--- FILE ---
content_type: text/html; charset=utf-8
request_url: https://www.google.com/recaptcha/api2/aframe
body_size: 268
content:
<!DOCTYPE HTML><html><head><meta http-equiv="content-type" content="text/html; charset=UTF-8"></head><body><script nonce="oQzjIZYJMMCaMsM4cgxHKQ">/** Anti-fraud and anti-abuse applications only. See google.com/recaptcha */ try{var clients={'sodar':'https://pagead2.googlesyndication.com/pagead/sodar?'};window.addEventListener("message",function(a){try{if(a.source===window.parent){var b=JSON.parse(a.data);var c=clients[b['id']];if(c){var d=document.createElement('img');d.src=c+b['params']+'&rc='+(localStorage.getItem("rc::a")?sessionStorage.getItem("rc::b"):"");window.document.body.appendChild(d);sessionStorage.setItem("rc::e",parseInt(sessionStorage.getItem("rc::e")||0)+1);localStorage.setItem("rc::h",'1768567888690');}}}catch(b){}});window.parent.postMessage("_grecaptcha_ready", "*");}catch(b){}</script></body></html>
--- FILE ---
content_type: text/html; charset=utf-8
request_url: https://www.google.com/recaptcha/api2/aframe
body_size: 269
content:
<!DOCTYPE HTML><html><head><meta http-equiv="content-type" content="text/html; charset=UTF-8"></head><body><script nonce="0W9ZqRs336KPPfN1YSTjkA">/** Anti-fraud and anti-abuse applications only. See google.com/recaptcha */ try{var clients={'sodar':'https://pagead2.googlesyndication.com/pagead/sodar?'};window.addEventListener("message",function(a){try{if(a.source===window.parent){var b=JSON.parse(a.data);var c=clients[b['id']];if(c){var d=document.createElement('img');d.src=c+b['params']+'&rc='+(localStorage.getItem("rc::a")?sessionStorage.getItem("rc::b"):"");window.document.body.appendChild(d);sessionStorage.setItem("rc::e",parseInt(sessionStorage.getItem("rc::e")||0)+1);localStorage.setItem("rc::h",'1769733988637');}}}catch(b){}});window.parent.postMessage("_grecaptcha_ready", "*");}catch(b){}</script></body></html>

**About this task:** Retype every line of the material above without altering anything.

**Expected output:**
--- FILE ---
content_type: text/html; charset=utf-8
request_url: https://www.google.com/recaptcha/api2/aframe
body_size: 268
content:
<!DOCTYPE HTML><html><head><meta http-equiv="content-type" content="text/html; charset=UTF-8"></head><body><script nonce="oQzjIZYJMMCaMsM4cgxHKQ">/** Anti-fraud and anti-abuse applications only. See google.com/recaptcha */ try{var clients={'sodar':'https://pagead2.googlesyndication.com/pagead/sodar?'};window.addEventListener("message",function(a){try{if(a.source===window.parent){var b=JSON.parse(a.data);var c=clients[b['id']];if(c){var d=document.createElement('img');d.src=c+b['params']+'&rc='+(localStorage.getItem("rc::a")?sessionStorage.getItem("rc::b"):"");window.document.body.appendChild(d);sessionStorage.setItem("rc::e",parseInt(sessionStorage.getItem("rc::e")||0)+1);localStorage.setItem("rc::h",'1768567888690');}}}catch(b){}});window.parent.postMessage("_grecaptcha_ready", "*");}catch(b){}</script></body></html>
--- FILE ---
content_type: text/html; charset=utf-8
request_url: https://www.google.com/recaptcha/api2/aframe
body_size: 269
content:
<!DOCTYPE HTML><html><head><meta http-equiv="content-type" content="text/html; charset=UTF-8"></head><body><script nonce="0W9ZqRs336KPPfN1YSTjkA">/** Anti-fraud and anti-abuse applications only. See google.com/recaptcha */ try{var clients={'sodar':'https://pagead2.googlesyndication.com/pagead/sodar?'};window.addEventListener("message",function(a){try{if(a.source===window.parent){var b=JSON.parse(a.data);var c=clients[b['id']];if(c){var d=document.createElement('img');d.src=c+b['params']+'&rc='+(localStorage.getItem("rc::a")?sessionStorage.getItem("rc::b"):"");window.document.body.appendChild(d);sessionStorage.setItem("rc::e",parseInt(sessionStorage.getItem("rc::e")||0)+1);localStorage.setItem("rc::h",'1769733988637');}}}catch(b){}});window.parent.postMessage("_grecaptcha_ready", "*");}catch(b){}</script></body></html>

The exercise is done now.